Paris is full of history, magic, and beauty, and when it’s time for you to leave, you’re going to want to take a piece of that with you. But after spending a lot on hotels, meals, and excursions, what’s a cash-strapped traveler to do? While your budget may not allow designer labels or antiques, there are plenty of souvenirs more interesting than a miniature Eiffel Tower or a felt beret if you know where to look.
Ah, the French butcher. You may not feel a need to venture inside one of these shops during your vacation, content instead with peering into the glass cases behind which are tastefully arranged pig snouts and chickens with their feathers and/or feet still intact.
While you certainly can’t take a hunk of meat home on the plane, you may find that there are non-food offerings such as tote bags with the shop’s name and address on it, usually in a tasteful color and made from strong canvas.
The best part is that these bags are only one or two Euros apiece. Jackpot! Think of walking around your local farmer’s market back home with one of these over your shoulder. So chic, functional, and a conversation starter to boot! And think about it-you’re not really going to wear that beret once you get home, are you? With the exception of a Halloween party, your answer should be no.
This is like the French Target, where you can find clothes, beauty products, even groceries. They are all over the city, and vary in size and selection. A good place to find little luxuries is the bath and beauty products aisle. Here you can find beautifully packaged bars of soap, lotions, and facial products. Many of these offerings are under five Euros, and some are well under. These may be everyday products for the French, but for you and your lucky gift recipients, they will evoke images and memories of Paris even as you’re getting ready for work in the morning.
Walk into any grocery store in Paris, large or small, and you’ll find an array of possible take-home items. Mustard is wonderful here and is often packaged in reusable drinking glasses. If you’re very confident in your suitcase-packing expertise, go for a jar of cornichons or capers.
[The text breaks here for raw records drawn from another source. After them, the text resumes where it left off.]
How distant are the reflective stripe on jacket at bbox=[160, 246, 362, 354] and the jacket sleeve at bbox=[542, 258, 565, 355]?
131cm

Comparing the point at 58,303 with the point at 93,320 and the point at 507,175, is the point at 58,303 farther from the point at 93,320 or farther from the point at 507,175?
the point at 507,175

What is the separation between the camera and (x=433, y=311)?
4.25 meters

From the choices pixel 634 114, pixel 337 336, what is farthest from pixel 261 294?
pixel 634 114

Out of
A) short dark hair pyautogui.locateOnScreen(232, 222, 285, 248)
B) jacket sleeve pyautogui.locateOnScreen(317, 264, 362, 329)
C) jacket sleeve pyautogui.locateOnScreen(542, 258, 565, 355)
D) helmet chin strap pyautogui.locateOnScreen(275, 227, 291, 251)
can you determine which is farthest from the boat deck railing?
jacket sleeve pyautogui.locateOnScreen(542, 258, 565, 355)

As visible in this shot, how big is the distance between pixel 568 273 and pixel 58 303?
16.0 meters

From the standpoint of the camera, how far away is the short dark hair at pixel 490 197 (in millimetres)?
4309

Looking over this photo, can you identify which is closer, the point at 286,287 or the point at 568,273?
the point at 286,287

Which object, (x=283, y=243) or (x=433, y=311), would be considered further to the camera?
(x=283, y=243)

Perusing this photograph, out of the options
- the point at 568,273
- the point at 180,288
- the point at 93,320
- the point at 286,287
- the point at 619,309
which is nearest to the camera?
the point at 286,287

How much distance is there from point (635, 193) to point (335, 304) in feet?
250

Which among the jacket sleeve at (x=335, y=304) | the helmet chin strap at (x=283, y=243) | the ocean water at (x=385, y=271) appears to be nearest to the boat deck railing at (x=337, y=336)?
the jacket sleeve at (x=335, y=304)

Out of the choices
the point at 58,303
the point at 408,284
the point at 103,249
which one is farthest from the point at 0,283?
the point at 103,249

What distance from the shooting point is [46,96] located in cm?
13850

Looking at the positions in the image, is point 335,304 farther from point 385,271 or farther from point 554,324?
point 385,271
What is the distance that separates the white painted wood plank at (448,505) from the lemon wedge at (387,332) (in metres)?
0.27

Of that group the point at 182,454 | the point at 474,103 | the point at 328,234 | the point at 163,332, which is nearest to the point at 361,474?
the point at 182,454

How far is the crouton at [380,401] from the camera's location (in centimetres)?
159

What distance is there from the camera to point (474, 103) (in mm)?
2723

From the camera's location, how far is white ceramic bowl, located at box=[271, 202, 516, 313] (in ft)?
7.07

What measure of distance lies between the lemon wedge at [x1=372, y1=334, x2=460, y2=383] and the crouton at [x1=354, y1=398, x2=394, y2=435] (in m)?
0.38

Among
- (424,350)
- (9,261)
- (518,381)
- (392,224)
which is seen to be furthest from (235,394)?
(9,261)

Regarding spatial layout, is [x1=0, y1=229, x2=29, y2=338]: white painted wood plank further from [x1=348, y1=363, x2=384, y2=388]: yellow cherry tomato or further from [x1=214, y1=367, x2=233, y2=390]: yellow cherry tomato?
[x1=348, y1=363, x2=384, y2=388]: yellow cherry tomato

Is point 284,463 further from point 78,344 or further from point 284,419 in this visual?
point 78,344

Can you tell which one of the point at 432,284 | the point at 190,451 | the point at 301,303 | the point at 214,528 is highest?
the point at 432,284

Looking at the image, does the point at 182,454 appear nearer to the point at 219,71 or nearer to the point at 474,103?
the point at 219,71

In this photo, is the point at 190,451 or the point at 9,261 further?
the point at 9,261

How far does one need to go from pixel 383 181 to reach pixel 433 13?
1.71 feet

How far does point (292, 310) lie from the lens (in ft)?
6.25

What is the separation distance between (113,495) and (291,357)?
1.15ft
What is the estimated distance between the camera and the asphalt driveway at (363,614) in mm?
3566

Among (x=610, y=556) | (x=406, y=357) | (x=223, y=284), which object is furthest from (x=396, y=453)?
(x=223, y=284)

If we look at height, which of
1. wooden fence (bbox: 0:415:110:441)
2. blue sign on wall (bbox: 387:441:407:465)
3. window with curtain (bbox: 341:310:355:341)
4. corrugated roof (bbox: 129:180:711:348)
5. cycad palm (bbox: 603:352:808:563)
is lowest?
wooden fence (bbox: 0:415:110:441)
Sure, you can get all this stuff back home, but it’s not going to have a French label on it or be from France, most likely, and that makes all the difference, doesn’t it? Also check out the chocolate bars and other candies here. Nothing should cost more than a few Euros. One word of advice-don’t even think about one of those dried sausages. Take if from me, customs officials don’t look kindly upon transported meat. I learned the hard way.
You are inevitably going to want some postcards, poster replicas of old French advertisements, or even that miniature Eiffel Tower. Have a walk along the Seine where the bouqinistes have their stalls. There are two things to know about these experienced sellers. One is that, in general, the further up- or downriver you get from the most central tourist area (namely, around Notre Dame), the cheaper these typical Paris souvenirs will be. I’m talking 10 postcards for one Euro versus one postcard for two Euros.
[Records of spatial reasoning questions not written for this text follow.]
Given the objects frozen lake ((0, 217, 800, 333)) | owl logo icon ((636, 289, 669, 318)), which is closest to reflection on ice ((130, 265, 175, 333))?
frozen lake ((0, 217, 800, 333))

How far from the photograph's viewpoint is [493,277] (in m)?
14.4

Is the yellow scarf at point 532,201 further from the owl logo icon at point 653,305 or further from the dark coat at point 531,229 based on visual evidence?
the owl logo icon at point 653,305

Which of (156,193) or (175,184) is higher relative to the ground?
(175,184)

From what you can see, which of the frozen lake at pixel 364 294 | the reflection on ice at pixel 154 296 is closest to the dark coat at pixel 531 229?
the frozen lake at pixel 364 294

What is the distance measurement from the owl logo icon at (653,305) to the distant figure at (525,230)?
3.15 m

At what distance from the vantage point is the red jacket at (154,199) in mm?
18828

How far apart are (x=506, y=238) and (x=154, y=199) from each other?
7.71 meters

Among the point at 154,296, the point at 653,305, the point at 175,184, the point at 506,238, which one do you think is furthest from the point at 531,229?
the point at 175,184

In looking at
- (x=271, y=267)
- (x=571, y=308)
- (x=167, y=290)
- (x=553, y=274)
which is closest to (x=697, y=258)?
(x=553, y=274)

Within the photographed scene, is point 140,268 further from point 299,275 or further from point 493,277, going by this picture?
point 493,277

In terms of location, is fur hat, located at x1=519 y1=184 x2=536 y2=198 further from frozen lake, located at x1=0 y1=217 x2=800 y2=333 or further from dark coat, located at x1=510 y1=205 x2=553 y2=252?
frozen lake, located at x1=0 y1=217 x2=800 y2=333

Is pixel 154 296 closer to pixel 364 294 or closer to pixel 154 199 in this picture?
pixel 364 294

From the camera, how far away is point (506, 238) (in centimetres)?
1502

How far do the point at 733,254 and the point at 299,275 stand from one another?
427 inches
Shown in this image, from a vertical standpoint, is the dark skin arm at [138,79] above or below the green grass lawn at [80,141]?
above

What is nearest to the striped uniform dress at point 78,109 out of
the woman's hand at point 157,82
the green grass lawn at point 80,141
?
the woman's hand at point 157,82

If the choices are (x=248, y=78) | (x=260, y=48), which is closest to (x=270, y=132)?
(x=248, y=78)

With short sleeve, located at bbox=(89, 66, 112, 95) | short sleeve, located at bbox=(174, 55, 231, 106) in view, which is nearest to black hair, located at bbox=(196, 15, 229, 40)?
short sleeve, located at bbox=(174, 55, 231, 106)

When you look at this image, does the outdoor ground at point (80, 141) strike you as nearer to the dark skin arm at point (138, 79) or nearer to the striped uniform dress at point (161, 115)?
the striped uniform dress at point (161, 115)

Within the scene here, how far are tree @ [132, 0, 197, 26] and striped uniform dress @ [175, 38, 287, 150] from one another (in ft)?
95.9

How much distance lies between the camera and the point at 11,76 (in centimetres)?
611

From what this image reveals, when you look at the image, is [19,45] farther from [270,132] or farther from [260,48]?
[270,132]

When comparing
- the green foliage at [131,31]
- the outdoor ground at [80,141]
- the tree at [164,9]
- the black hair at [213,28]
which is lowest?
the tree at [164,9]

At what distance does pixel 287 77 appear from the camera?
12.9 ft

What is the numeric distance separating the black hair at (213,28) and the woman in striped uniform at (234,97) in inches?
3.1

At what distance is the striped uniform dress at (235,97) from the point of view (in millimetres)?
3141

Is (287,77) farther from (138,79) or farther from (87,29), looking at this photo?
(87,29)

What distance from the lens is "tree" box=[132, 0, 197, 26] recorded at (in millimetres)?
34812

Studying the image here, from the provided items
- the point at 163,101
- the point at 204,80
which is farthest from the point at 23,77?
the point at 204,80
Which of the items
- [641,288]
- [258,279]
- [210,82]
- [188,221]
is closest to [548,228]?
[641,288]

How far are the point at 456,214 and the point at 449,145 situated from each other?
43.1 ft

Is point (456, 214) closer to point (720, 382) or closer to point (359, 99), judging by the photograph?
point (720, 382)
The other is that, unless you’re in Paris during high tourist season, you may find most of them closed except on weekends and perhaps a few weekday afternoons. Get your postcards and knick knacks, but pay attention to their other offerings as well. They sell things like old keychains, letter openers with Napoleon on them, and old books, which are traditionally what they’ve sold since their beginnings. You can find great deals on really unique souvenirs here if you take a bit of time to look, and the sellers are generally polite and speak a bit of English.
So there you have it. Follow these tips and you can bring a bit of Paris home with you without breaking the bank. Bon voyage!